## WHAT THE TASK REQUIRES
Resume the passage on the optimal dividend barrier, continuing on from its final sentence.

## TEXT SEGMENT
┌──
3 Optimal barrier under the barrier strategies

It is assumed in this section that dividends are paid according to barrier strategies and we aim to find the optimal barrier. Now let us consider the barrier strategy \(\pi _b=\{L_t^b, t\ge 0\}\) under the barrier b, where \(L_t^b=(\sup _{0\le s\le t}R(s)-b)\vee 0\) for \(t\ge 0\). It can be seen that \(\pi _b \in \Pi \). Denote \(R_b(t)\) the surplus at time t and \(V_b(u)\) the value function under the barrier dividend strategy \(\pi _b\).

For a given barrier \(b\ge 0\), let \(T_b=\inf \{t\ge 0, R(t)= b\}\) denote the first hitting time of the surplus process \(\{R(t), t\ge 0\}\), \(T_b=\infty \) if the set is empty. We denote L(ub) to be the expected present value of a payment of 1 due at the time when the surplus process \(\{R(t), t\ge 0\}\) reaches the level b for the first time, provided that absolute ruin has not occurred in the meantime. Then the function L(ub) can be expressed as

$$\begin{aligned} L(u;b) ={\mathbb {E}}^u[e^{-\beta T_b}\mathbf{1 }(T_b<\tau )] \end{aligned}$$
(3.1)

for \(-c/\delta<u<b.\) By the strong Markov property of the process \(\{R(t), t\ge 0\}\), we have

$$\begin{aligned} L(u_1; u_3)=L(u_1; u_2)L(u_2; u_3),\quad \ -c/\delta <u_1\le u_2\le u_3\le b. \end{aligned}$$

This identity has also been pointed out by Gerber et al. [22] where \(L(u_1; u_3)\) is replaced by \(C(u_1,u_3)\) there.

Let f(u) be a nonnegative increasing function such that

$$\begin{aligned} L(u;b)=\frac{f(u)}{f(b)},\quad \ -c/\delta <u\le b. \end{aligned}$$
(3.2)

As in [22] we can get \(V_b(u)=L(u;b)V_b(b)\) for \(-c/\delta<u<b\) and the left derivative of \(V_b(u)\) at \(u=b\) is \(V_b^\prime (b-)=1\). Thus \(1=L^\prime (b-;b)V_b(b)\). For \(-c/\delta <u\le b\), \(V_b(u)=\frac{f(u)}{f(b)}\cdot \frac{1}{L^\prime (b-;b)}=\frac{f(u)}{f'(b)}\). Then we obtain

$$\begin{aligned} V_b(u)= {\left\{ \begin{array}{ll} {\frac{f(u)}{f'(b)}}, &{}-c/\delta < u \le b,\\ u-b+V_b(b), &{}u>b. \end{array}\right. } \end{aligned}$$
(3.3)

It can be seen that f(u) plays an important role in studying the optimal dividend problems. Our main result in Sect. 4 relies on the properties of f(u). First, we prove the smoothness of f(u) in Theorem 3.3.

The result of Theorem 3.3 relies on the following lemmas.
└──
## THE DATA
┌──
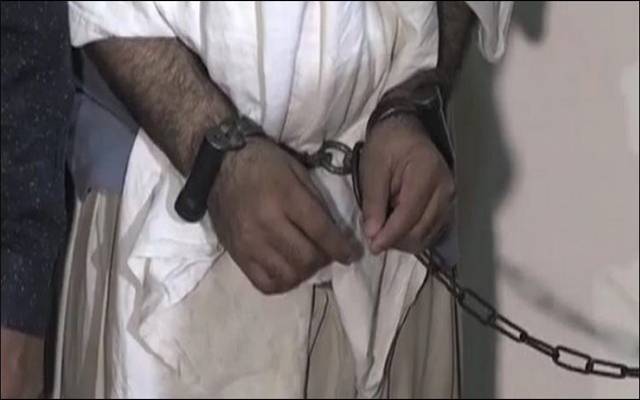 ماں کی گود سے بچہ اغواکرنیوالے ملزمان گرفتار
└──
┌──
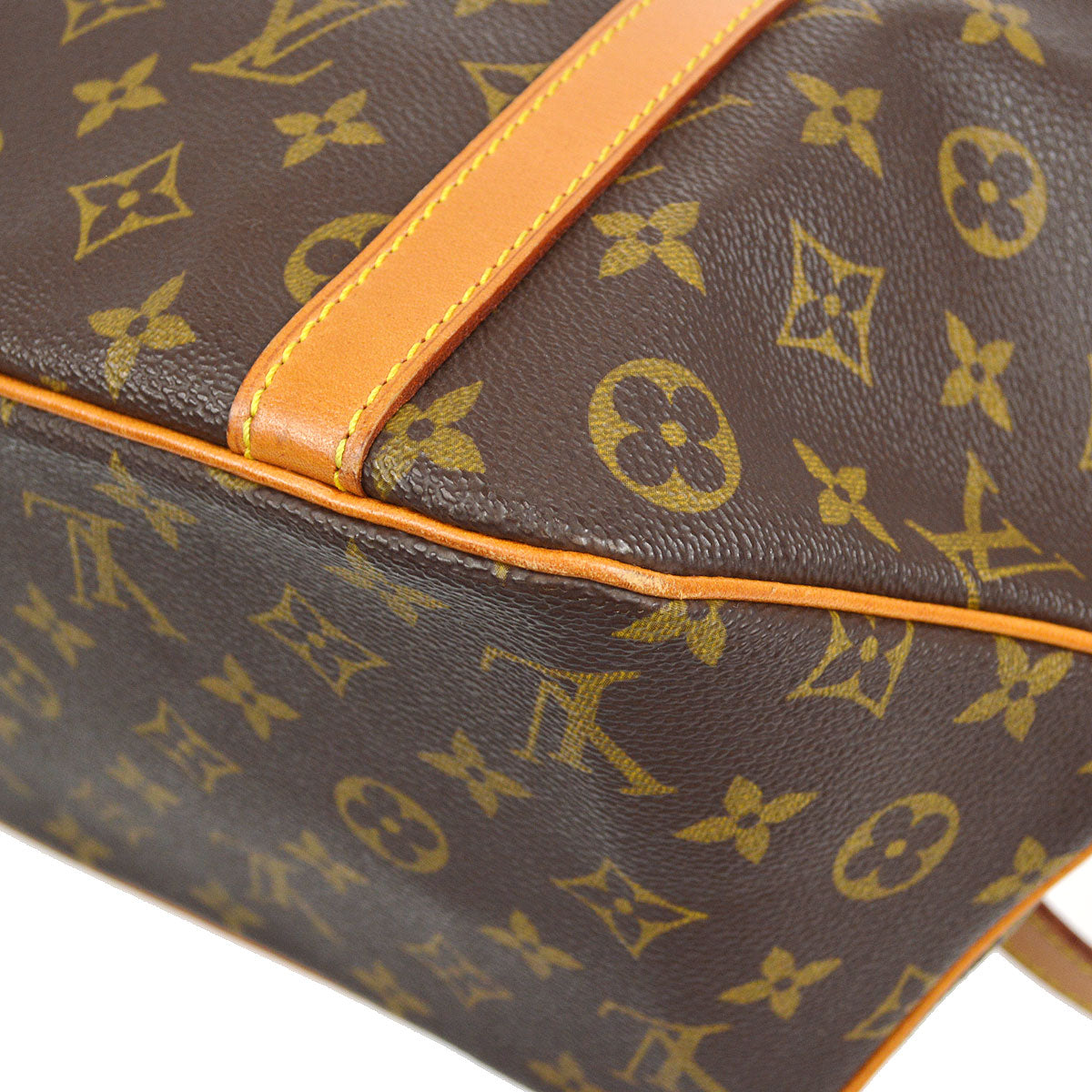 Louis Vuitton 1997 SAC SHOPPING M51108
└──
## RESULT OF THIS TASK
Lemma 3.1

If \(-c/\delta<u<b\), then \(\lim \limits _{\varepsilon \rightarrow 0+}\frac{{\mathbb {P}}^u(T_b\le \varepsilon )}{\varepsilon }=0\), that is, \({\mathbb {P}}(T_b\le \varepsilon |R(0)=u)={\mathbb {P}}^u(T_b\le \varepsilon )=o(\varepsilon )\) \((\varepsilon \rightarrow 0+)\).

Proof

For \(0<\varepsilon <\frac{b-u}{2c}\), it follows from the definition of \(T_b\) that

$$\begin{aligned} 0\le {\mathbb {P}}^u(T_{b}\le \varepsilon )&\le {\mathbb {P}}^u\left( \mathop {\text{ max }}_{0\le t\le \varepsilon }\left\{ \int _0^tC(R(s))ds+\sigma W(t)\right\} \ge b-u\right) \nonumber \\&\le {\mathbb {P}}^u\left( \mathop {\text{ max }}_{0\le t\le \varepsilon }\int _0^tC(R(s))ds+\mathop {\text{ max }}_{0\le t\le \varepsilon }\sigma W(t)\ge b-u\right) \nonumber \\&\le {\mathbb {P}}^u\left( \mathop {\text{ max }}_{0\le t\le \varepsilon }\sigma W(t)\ge b-u-c\varepsilon \right) \nonumber \\&={\mathbb {P}}^u\left( \mathop {\text{ max }}_{0\le t\le \varepsilon } W(t)\ge \frac{b-u-c\varepsilon }{\sigma }\right) . \end{aligned}$$
(3.4)

It can be seen that

$$\begin{aligned} \lim \limits _{\varepsilon \rightarrow 0+}\frac{{\mathbb {P}}^u\left( \mathop {\text{ max }}_{0\le t\le \varepsilon } W(t)\ge \frac{b-u-c\varepsilon }{\sigma }\right) }{\varepsilon }\le \lim \limits _{\varepsilon \rightarrow 0+}\frac{{\mathbb {P}}^u\left( \mathop {\text{ max }}_{0\le t\le \varepsilon } W(t)\ge \frac{b-u}{2\sigma }\right) }{\varepsilon }. \end{aligned}$$
(3.5)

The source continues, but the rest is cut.